REQUIRED WORK: Print out every record exactly as it appears.

MATERIAL SHOWN:

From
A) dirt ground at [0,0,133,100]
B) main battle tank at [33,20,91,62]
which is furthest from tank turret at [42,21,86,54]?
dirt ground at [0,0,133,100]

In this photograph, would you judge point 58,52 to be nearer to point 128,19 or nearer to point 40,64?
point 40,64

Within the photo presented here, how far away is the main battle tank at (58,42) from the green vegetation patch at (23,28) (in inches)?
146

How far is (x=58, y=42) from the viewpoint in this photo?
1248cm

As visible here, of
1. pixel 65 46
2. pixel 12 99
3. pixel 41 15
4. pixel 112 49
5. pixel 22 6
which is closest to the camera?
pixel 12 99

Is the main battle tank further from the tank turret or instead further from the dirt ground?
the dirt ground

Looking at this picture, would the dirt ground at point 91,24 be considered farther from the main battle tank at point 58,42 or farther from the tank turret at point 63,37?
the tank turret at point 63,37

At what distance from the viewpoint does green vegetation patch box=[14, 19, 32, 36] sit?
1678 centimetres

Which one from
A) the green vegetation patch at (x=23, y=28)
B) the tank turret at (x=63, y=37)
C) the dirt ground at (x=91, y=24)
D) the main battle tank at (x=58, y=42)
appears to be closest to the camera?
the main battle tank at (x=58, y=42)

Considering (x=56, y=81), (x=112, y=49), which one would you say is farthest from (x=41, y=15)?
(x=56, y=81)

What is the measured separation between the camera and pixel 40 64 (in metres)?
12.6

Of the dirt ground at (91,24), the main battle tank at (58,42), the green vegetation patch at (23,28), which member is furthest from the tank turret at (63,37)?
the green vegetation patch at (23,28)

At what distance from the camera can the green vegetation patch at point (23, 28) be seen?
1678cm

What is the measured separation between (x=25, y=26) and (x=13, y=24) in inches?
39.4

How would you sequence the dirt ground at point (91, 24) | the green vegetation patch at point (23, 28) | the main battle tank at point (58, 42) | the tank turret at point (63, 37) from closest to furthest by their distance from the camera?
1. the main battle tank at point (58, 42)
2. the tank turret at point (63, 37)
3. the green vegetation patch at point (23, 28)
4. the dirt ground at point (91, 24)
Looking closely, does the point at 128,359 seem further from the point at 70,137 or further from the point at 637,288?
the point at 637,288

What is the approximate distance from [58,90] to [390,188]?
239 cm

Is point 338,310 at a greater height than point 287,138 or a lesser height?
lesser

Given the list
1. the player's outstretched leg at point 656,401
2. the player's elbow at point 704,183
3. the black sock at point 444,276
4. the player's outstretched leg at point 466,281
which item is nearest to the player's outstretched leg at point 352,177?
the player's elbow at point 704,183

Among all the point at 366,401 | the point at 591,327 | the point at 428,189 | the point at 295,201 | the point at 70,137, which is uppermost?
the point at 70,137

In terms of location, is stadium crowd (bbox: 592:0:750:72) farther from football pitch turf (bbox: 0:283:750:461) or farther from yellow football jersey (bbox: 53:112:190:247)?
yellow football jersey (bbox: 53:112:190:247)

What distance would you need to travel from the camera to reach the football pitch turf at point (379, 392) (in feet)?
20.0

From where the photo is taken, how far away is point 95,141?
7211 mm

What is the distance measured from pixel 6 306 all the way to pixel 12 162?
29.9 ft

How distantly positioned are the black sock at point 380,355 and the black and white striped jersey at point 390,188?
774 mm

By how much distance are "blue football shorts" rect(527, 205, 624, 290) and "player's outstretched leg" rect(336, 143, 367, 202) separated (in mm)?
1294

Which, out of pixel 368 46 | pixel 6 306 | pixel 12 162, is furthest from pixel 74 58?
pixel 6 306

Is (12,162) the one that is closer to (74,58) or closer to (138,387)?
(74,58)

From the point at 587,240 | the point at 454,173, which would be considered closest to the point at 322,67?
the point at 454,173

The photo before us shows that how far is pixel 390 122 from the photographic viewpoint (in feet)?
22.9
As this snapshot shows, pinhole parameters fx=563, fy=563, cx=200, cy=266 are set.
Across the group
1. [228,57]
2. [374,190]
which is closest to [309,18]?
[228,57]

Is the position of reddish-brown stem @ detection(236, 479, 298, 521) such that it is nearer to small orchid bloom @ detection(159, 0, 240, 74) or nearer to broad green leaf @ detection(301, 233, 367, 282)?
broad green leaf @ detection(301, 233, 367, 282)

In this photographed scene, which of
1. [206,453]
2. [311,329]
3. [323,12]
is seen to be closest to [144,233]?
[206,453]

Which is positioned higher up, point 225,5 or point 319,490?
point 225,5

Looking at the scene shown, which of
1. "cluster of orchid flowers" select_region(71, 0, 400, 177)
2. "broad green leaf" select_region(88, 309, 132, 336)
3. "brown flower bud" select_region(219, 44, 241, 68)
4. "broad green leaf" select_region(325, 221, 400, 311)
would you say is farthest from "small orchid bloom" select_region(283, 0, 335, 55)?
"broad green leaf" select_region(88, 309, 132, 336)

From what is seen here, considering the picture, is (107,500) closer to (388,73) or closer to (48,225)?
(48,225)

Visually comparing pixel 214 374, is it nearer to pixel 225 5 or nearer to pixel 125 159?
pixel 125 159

TASK ANSWER:
From
A) dirt ground at [0,0,133,100]
B) main battle tank at [33,20,91,62]
which is furthest from tank turret at [42,21,86,54]?
dirt ground at [0,0,133,100]

In this photograph, would you judge point 58,52 to be nearer to point 128,19 or nearer to point 40,64?
point 40,64

Within the photo presented here, how far away is the main battle tank at (58,42) from the green vegetation patch at (23,28) (in inches)?
146

How far is (x=58, y=42) from the viewpoint in this photo?
1248cm

As visible here, of
1. pixel 65 46
2. pixel 12 99
3. pixel 41 15
4. pixel 112 49
5. pixel 22 6
which is closest to the camera?
pixel 12 99

Is the main battle tank further from the tank turret or instead further from the dirt ground?
the dirt ground

Looking at this picture, would the dirt ground at point 91,24 be considered farther from the main battle tank at point 58,42 or farther from the tank turret at point 63,37?
the tank turret at point 63,37

At what distance from the viewpoint does green vegetation patch box=[14, 19, 32, 36] sit?
1678 centimetres

Which one from
A) the green vegetation patch at (x=23, y=28)
B) the tank turret at (x=63, y=37)
C) the dirt ground at (x=91, y=24)
D) the main battle tank at (x=58, y=42)
appears to be closest to the camera?
the main battle tank at (x=58, y=42)

Considering (x=56, y=81), (x=112, y=49), which one would you say is farthest from (x=41, y=15)?
(x=56, y=81)

What is the measured separation between the camera and pixel 40 64 (in metres)?
12.6

Of the dirt ground at (91,24), the main battle tank at (58,42), the green vegetation patch at (23,28), which member is furthest from the tank turret at (63,37)?
the green vegetation patch at (23,28)

At what distance from the camera can the green vegetation patch at point (23, 28) be seen?
1678cm

What is the measured separation between (x=25, y=26) and (x=13, y=24) in inches?
39.4

How would you sequence the dirt ground at point (91, 24) | the green vegetation patch at point (23, 28) | the main battle tank at point (58, 42) | the tank turret at point (63, 37) from closest to furthest by their distance from the camera?
1. the main battle tank at point (58, 42)
2. the tank turret at point (63, 37)
3. the green vegetation patch at point (23, 28)
4. the dirt ground at point (91, 24)
Looking closely, does the point at 128,359 seem further from the point at 70,137 or further from the point at 637,288?
the point at 637,288

What is the approximate distance from [58,90] to [390,188]?
239 cm

Is point 338,310 at a greater height than point 287,138 or a lesser height?
lesser

Given the list
1. the player's outstretched leg at point 656,401
2. the player's elbow at point 704,183
3. the black sock at point 444,276
4. the player's outstretched leg at point 466,281
which item is nearest to the player's outstretched leg at point 352,177?
the player's elbow at point 704,183

Among all the point at 366,401 | the point at 591,327 | the point at 428,189 | the point at 295,201 | the point at 70,137, which is uppermost?
the point at 70,137

In terms of location, is stadium crowd (bbox: 592:0:750:72) farther from football pitch turf (bbox: 0:283:750:461) or farther from yellow football jersey (bbox: 53:112:190:247)?
yellow football jersey (bbox: 53:112:190:247)

What distance would you need to travel from the camera to reach the football pitch turf at point (379, 392) (in feet)?
20.0

From where the photo is taken, how far away is point 95,141?
7211 mm

What is the distance measured from pixel 6 306 all the way to pixel 12 162?
29.9 ft

How distantly positioned are the black sock at point 380,355 and the black and white striped jersey at point 390,188?
774 mm

By how much distance are "blue football shorts" rect(527, 205, 624, 290) and "player's outstretched leg" rect(336, 143, 367, 202) separated (in mm)?
1294

Which, out of pixel 368 46 | pixel 6 306 | pixel 12 162, is furthest from pixel 74 58?
pixel 6 306

Is (12,162) the one that is closer to (74,58) or closer to (138,387)?
(74,58)

From the point at 587,240 | the point at 454,173, which would be considered closest to the point at 322,67?
the point at 454,173

The photo before us shows that how far is pixel 390 122 from the photographic viewpoint (in feet)?
22.9
As this snapshot shows, pinhole parameters fx=563, fy=563, cx=200, cy=266 are set.
Across the group
1. [228,57]
2. [374,190]
which is closest to [309,18]?
[228,57]

Is the position of reddish-brown stem @ detection(236, 479, 298, 521) such that it is nearer to small orchid bloom @ detection(159, 0, 240, 74) or nearer to broad green leaf @ detection(301, 233, 367, 282)?
broad green leaf @ detection(301, 233, 367, 282)

In this photographed scene, which of
1. [206,453]
2. [311,329]
3. [323,12]
is seen to be closest to [144,233]?
[206,453]

Which is positioned higher up, point 225,5 or point 319,490?
point 225,5

Looking at the scene shown, which of
1. "cluster of orchid flowers" select_region(71, 0, 400, 177)
2. "broad green leaf" select_region(88, 309, 132, 336)
3. "brown flower bud" select_region(219, 44, 241, 68)
4. "broad green leaf" select_region(325, 221, 400, 311)
would you say is farthest from "small orchid bloom" select_region(283, 0, 335, 55)?
"broad green leaf" select_region(88, 309, 132, 336)

From what is seen here, considering the picture, is (107,500) closer to (388,73) or closer to (48,225)?
(48,225)

Visually comparing pixel 214 374, is it nearer to pixel 225 5 or nearer to pixel 125 159?
pixel 125 159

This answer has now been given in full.